What does it mean to intervene? In a classroom, intervention is often the word used to describe what a teacher does to alter a student's behavior. It is the I in PBIS, Positive Behavioral Interventions and Supports, an approach to classroom management that I endorse. Notice that I also used it in the quotation above - "intervenes when necessary" - to describe an act of teaching. I hadn't really thought about intervention meaning the same thing in both cases, but it does. Education is changing a student's behavior as much as it is changing what a student knows, and intervention by the teacher is how it is done.

What does this look like in my classroom? People tend to like my classes - students, parents, other teachers, administrators - because I am energetic and engaging. And let's face it, physics can be a lot of fun. But when does the learning actually take place? Not, it turns out, when I'm doing the fun stuff. Students don't learn from my lectures or explanations, demonstrations, diagrams, simulations, videos, etc. etc. They are happy to take notes, often with great care, draw diagrams, watch demonstrations, and they really think they are learning something. But they are not. Their preconceptions block them, without their even knowing it.

What preconceptions? Have you ever thrown a ball to someone, or dropped a dish and watched it fall and break, or twirled a key on a lanyard, or skidded while driving a car, or burned yourself with a hot skillet? All that is physics, and these experiences taught you something that then became a concept in your mind, and quite possibly an incorrect concept from the point of view of physics. How is it possible to learn physics correctly? It requires the intervention of a teacher, a teacher you trust.
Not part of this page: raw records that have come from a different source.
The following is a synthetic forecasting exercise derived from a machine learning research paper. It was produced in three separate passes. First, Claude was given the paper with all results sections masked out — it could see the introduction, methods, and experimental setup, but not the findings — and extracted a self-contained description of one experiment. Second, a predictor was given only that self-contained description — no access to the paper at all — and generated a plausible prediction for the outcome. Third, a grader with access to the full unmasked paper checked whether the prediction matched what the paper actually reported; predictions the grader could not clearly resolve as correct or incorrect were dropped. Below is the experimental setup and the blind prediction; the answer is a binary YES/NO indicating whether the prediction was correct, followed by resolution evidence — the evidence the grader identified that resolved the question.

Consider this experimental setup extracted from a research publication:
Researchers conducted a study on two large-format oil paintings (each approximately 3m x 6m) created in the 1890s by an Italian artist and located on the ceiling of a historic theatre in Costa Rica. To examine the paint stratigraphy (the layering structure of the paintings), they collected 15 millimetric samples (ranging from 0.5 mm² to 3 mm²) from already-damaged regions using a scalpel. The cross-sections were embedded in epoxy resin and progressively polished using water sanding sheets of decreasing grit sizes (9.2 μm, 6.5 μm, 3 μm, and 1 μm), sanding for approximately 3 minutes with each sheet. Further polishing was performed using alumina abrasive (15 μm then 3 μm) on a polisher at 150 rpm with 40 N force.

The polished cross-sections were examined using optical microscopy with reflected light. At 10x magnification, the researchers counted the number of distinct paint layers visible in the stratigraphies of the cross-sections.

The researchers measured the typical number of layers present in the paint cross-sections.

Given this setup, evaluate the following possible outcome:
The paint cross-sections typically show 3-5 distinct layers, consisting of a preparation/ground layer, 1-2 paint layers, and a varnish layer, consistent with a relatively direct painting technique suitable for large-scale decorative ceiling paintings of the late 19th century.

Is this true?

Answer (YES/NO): NO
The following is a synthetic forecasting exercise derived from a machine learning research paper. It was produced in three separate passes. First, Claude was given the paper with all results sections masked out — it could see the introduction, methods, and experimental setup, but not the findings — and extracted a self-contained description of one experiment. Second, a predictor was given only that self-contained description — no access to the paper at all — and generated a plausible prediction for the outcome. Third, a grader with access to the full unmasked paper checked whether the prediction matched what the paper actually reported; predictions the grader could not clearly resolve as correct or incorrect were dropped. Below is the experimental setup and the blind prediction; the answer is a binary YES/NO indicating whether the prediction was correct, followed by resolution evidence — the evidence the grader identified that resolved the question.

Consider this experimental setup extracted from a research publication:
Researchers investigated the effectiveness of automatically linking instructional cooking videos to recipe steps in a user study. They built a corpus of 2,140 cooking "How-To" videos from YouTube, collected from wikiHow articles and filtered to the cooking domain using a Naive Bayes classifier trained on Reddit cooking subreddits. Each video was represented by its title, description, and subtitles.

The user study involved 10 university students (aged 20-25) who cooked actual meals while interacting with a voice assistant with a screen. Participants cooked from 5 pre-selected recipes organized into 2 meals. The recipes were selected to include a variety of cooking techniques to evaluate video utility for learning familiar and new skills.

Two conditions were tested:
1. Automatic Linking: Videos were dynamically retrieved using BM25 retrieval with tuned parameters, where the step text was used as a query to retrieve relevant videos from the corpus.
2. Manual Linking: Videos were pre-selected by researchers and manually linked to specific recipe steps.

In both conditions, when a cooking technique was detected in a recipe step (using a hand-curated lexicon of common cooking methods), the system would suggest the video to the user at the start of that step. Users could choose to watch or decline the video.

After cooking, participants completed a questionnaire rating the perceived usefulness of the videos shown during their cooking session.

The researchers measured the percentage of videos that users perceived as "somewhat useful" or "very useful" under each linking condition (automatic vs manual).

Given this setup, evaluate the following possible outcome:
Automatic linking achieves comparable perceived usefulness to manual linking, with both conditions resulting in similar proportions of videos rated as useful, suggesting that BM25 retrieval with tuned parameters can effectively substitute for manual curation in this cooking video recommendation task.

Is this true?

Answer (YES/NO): NO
In my classroom the intervention happens when students are asked to do something, or produce something, or perform an action. This work is done in the classroom, what is called seatwork. Students must answer a question, use a vocabulary word correctly, perform a calculation, solve a word problem, write a coherent sentence, take an accurate measurement, build a model. These activities will reveal the flaws in their thinking, the gaps in their understanding, and these failures are the teachable moments that will only result in learning if I am there to intervene when the failure happens. All the other activities, the notes and explanations, diagrams, demonstrations, videos, group questions and discussions, are shared experiences that I and the student can refer to so I can prompt and goad and question until the student finally sees the failure and makes a correction.

I have altered my Teaching Framework so that, under Instruction, a collection of activities is now labeled Intervention. Under Attention & Focus I have gathered some of the activities and added more to a category also called Intervention. This strengthens the intervention parallel between behavioral learning and academic knowledge, and fills out the Attention & Focus section so it encompasses classroom management more obviously.